I joined a small crowd in the seedy basement of a Lower East Side bar last night where the focus was not drinking but debating. The question: "Should we eat locally?" For the past four years, Todd Seavey has hosted the monthly "Debates at Lolita Bar" on 266 Broome St. Past debates have addressed topics ranging from, "Did the government know in advance about 9/11?" and "Should we loosen term limits?" to "Does Christian rock suck?" and "Is it more painful to get dumped or do the dumping?"
In the dimly lit basement where onlookers leaned against wood-paneled walls and sipped drinks from the bar, Saifedean Ammous and Jesse Anttila-Hughes, both PhD students in Sustainable Development at Columbia, argued their sides in a traditional debate format.

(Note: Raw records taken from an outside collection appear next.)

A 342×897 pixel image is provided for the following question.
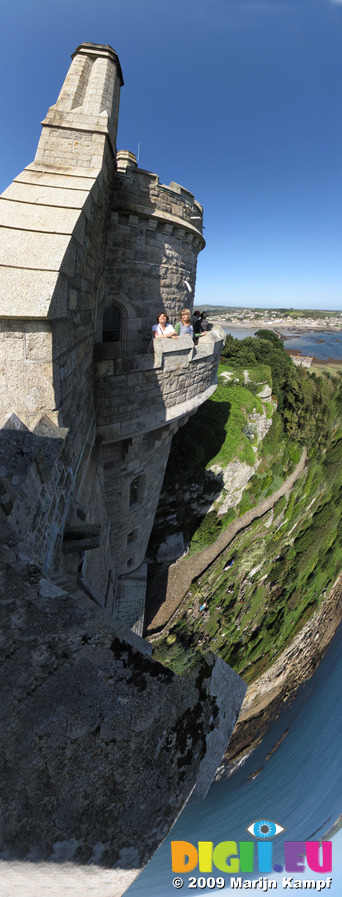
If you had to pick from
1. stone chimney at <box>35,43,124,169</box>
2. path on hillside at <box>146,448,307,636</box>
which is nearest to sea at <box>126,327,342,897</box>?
path on hillside at <box>146,448,307,636</box>

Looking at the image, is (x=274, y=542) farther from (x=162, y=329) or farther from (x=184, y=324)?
(x=162, y=329)

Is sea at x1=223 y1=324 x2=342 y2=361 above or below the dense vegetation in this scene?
above

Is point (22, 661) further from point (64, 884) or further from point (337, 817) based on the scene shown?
point (337, 817)

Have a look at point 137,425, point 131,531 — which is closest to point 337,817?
point 131,531

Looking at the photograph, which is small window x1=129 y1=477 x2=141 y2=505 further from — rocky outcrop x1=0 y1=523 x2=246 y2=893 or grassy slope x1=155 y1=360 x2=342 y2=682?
grassy slope x1=155 y1=360 x2=342 y2=682

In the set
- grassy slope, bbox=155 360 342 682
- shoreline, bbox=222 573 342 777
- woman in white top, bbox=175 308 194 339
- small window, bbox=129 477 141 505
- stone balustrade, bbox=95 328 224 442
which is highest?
woman in white top, bbox=175 308 194 339

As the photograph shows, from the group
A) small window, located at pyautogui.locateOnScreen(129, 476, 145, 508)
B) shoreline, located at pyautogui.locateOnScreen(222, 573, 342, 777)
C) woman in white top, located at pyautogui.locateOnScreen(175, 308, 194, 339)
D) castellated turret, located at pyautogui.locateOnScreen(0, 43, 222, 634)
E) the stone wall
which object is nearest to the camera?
castellated turret, located at pyautogui.locateOnScreen(0, 43, 222, 634)

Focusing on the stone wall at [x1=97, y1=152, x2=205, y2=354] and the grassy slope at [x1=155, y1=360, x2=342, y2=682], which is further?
the grassy slope at [x1=155, y1=360, x2=342, y2=682]
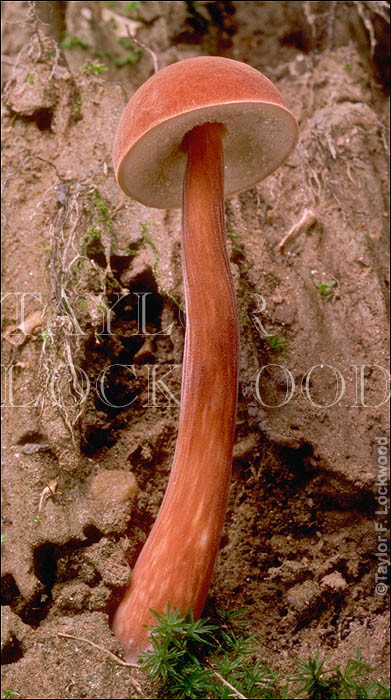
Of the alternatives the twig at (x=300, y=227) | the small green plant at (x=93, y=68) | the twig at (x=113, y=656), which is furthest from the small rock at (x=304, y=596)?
the small green plant at (x=93, y=68)

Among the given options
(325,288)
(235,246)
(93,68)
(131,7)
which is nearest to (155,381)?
(235,246)

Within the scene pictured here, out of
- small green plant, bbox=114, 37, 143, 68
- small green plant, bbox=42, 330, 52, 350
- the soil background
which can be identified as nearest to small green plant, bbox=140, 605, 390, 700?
the soil background

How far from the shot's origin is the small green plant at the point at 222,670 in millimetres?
1769

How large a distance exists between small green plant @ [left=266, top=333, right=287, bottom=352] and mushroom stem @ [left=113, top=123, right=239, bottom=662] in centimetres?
62

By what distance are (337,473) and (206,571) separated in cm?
78

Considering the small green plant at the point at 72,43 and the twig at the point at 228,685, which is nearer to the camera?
the twig at the point at 228,685

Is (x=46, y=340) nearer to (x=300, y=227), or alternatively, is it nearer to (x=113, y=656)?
(x=113, y=656)

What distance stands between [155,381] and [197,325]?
0.58m

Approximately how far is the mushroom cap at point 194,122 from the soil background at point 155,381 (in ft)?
1.54

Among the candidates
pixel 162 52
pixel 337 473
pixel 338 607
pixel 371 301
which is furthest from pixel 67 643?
pixel 162 52

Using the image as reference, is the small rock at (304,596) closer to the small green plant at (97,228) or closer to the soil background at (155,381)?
the soil background at (155,381)

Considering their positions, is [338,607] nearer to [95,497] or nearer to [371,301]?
[95,497]

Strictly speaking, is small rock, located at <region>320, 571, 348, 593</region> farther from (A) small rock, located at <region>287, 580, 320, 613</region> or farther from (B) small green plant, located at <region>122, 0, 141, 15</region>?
(B) small green plant, located at <region>122, 0, 141, 15</region>

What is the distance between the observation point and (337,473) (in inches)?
95.2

"There's an inherent value in not eating something that's traveled halfway across the globe," said Anttila-Hughes, who told a horror story about soy sauce in China that had been made from human hair in his opening remarks to enforce his points about why knowing exactly where your food comes from makes so much sense.
"It's only because of advanced ways of producing and shipping food that we can think of food in these 'cute' ways," retorted Ammous later, whose main point was that local food is not bad, just not necessarily better than food from around the globe. "If people in New York City think they're 'doing good' by eating locally, they're either wrong or deluded."
Michel Evanchik, who moderated the debate, asked the room to vote for either side after the closing remarks. By a 14-9 show of hands, not eating locally won.
"This is the first time I've heard this argued not between a stupid hippie and a stupid redneck," Evanchik said after thanking the participants.